:: CONSIGNE ::
Dans l’extrait retenu, remplacez "pipe" par "tabatière" et recopiez le passage compris entre "C’est peut-être un" et "attentive et recueillie.", bornes incluses.

C’est peut-être un travail de composition, qu’il essaye par fragments sur le piano ? À côté de lui est sa pipe, son papier réglé et ses plumes ; chaque fois qu’il a tracé sa pensée sur le papier, il la confie à la voix de son instrument, et cette voix la révèle à la nature attentive et recueillie.

J’aimerais mieux croire qu’il se promène dans la chambre sans composer, livré à des pensées de tumulte et d’incertitude. Il me semble qu’en passant devant son piano il doit jeter ces phrases capricieuses à son insu, et obéissant à un instinct «le sentiment plutôt qu’à un travail d’intelligence. Alors les mélodies rapides et impétueuses me font l’effet d’un craquement d’un navire battu par la tempête et je sens mes entrailles se déchirer au souvenir de ce que j’ai souffert quand je vivais dans l’orage.

Blanche Arabella, je parlais de toi hier avec Alphonse[1] dans l’allée aromatique[2] sous la clarté des brillantes étoiles, au vent frais de minuit. Qu’y a-t-il de plus beau sur la terre.

  1. Alphonse Fleury (ami berrichon de George Sand).
  2. La grande allée du milieu qui va de la maison à la haie de clôture du côté du champ de l’oncle (à Nohant).

:: DONNÉES FOURNIES ::

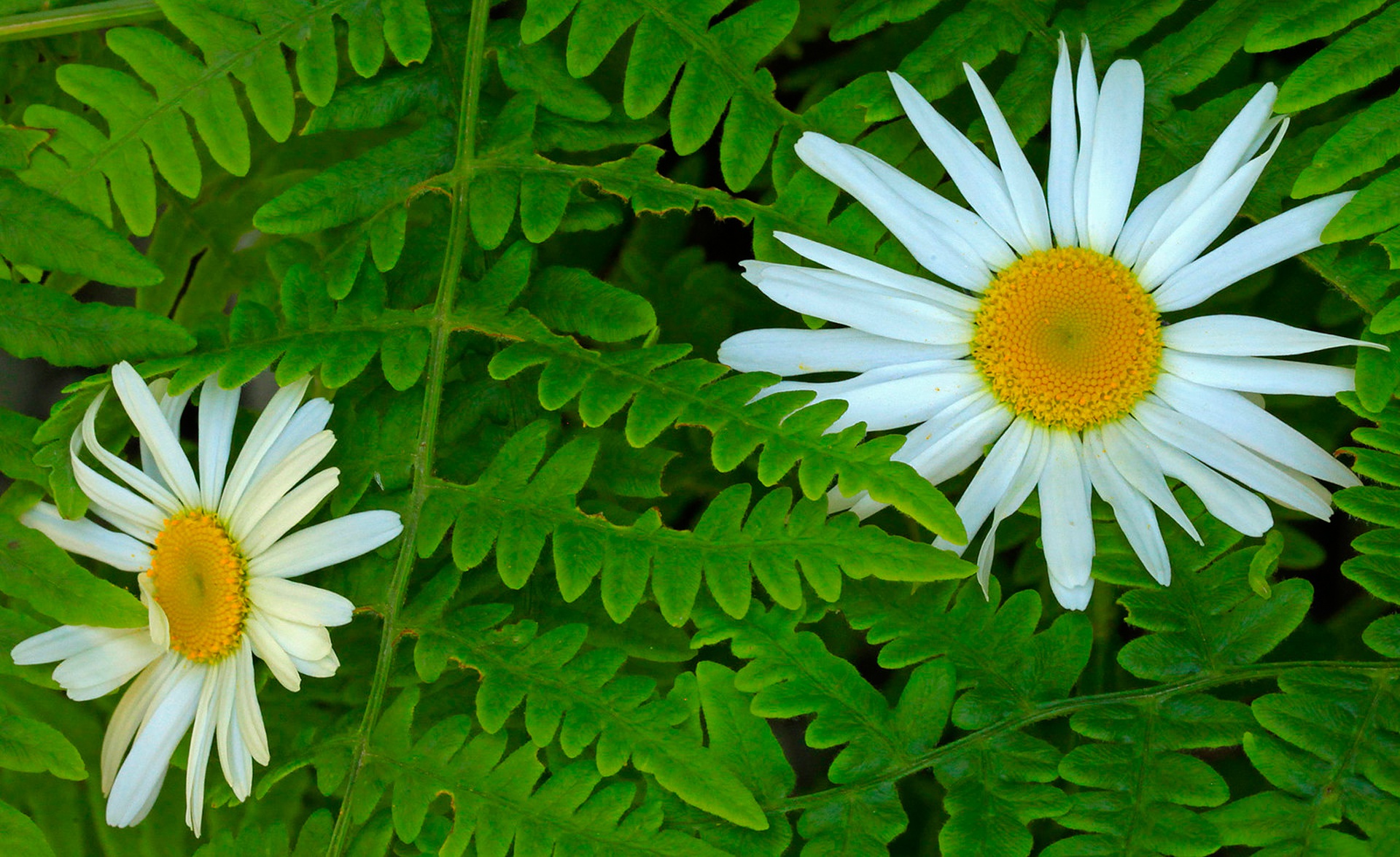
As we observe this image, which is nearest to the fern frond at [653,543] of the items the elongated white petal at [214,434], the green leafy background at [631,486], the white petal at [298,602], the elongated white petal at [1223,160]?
the green leafy background at [631,486]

:: RÉPONSE CI-DESSOUS ::
C’est peut-être un travail de composition, qu’il essaye par fragments sur le piano ? À côté de lui est sa tabatière, son papier réglé et ses plumes ; chaque fois qu’il a tracé sa pensée sur le papier, il la confie à la voix de son instrument, et cette voix la révèle à la nature attentive et recueillie.